What sort of data are you referring to? Sequencing reads? HUMAnN profiles?
Yes, I have some sequencing data from the metagenome. I learned that UniRef90 and UniRef50 gene families are available to the following systems：
- MetaCyc Reactions
- KEGG Orthogroups (KOs)
- Pfam domains
- Level-4 enzyme commission (EC) categories
- EggNOG (including COGs)
- Gene Ontology (GO)
- Informative GO
But I don’t know how to map to other databases，such as ARDB database.
I see what you mean. We don’t have ARDB-UniRef maps among the utility mapping files, that’s true. I’m not sure if it’s something that UniProt catalogs internally? In any case, you can build a custom mapping file for the
regroup_table script by listing e.g. an ARDB familiy followed by a tab-delimited list of UniRefs, as in:
ARDB1<tab>UniRef1<tab>UniRef2<tab>UniRef3 ARDB2<tab>UniRef4<tab>UniRef5 ARDB3<tab>UniRef6<tab>UniRef7<tab>UniRef8 ...
You would need to find the ARDB-UniRef relationships in either the UniProt or ARDB database OR determine them by homology (e.g. aligning ARDB proteins to the HUMAnN UniRef database with DIAMOND, for exampple).
@wfgui , did you have any luck here? Working on something similar.

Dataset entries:

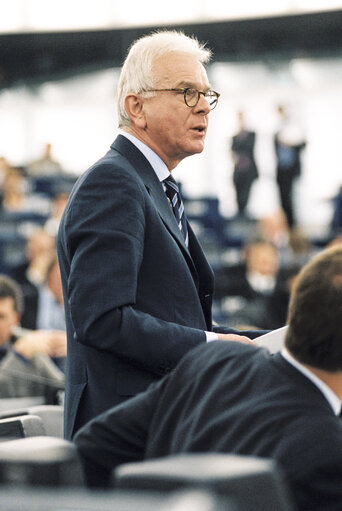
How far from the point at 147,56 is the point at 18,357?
3055 mm

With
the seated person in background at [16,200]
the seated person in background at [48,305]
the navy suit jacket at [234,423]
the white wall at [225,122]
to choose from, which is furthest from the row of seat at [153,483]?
the white wall at [225,122]

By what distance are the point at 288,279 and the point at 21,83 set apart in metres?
11.0

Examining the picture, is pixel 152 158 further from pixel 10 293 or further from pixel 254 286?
pixel 254 286

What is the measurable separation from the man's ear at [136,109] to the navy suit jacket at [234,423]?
79 centimetres

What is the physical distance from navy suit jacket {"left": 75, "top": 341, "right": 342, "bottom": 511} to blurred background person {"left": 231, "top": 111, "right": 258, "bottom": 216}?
1113cm

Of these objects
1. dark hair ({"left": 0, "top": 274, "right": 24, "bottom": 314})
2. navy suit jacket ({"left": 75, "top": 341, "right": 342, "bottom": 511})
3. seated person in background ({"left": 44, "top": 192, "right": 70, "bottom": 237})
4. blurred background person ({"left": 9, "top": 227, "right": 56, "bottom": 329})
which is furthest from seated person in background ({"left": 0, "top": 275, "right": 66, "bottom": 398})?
seated person in background ({"left": 44, "top": 192, "right": 70, "bottom": 237})

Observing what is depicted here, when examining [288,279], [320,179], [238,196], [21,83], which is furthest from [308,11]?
[288,279]

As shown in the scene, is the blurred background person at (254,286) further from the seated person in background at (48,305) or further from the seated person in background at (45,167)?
the seated person in background at (45,167)

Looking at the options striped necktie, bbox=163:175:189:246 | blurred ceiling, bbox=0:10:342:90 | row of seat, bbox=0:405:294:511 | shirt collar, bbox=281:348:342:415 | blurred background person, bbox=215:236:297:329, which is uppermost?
blurred ceiling, bbox=0:10:342:90

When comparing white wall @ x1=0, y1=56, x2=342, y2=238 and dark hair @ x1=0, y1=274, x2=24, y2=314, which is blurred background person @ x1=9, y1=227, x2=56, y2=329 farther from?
white wall @ x1=0, y1=56, x2=342, y2=238

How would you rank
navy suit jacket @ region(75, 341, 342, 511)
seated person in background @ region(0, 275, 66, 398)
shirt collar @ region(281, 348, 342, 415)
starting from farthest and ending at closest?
seated person in background @ region(0, 275, 66, 398), shirt collar @ region(281, 348, 342, 415), navy suit jacket @ region(75, 341, 342, 511)

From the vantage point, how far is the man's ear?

DESCRIPTION OF THE TASK:
List every system that the forum thread says UniRef90 and UniRef50 gene families are available to. Please rely on the forum thread alone.

SOLUTION TO THE EXERCISE:
- MetaCyc Reactions
- KEGG Orthogroups (KOs)
- Pfam domains
- Level-4 enzyme commission (EC) categories
- EggNOG (including COGs)
- Gene Ontology (GO)
- Informative GO